▸ **What is required**
Please set down the line that contains "class: Mammalia" and every line below it through the last, exactly as written, with no other lines.

▸ **Material for this exercise**
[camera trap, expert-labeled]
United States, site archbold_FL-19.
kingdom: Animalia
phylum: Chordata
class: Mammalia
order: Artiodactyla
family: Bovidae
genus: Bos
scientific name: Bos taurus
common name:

▸ **Result of the exercise**
class: Mammalia
order: Artiodactyla
family: Bovidae
genus: Bos
scientific name: Bos taurus
common name:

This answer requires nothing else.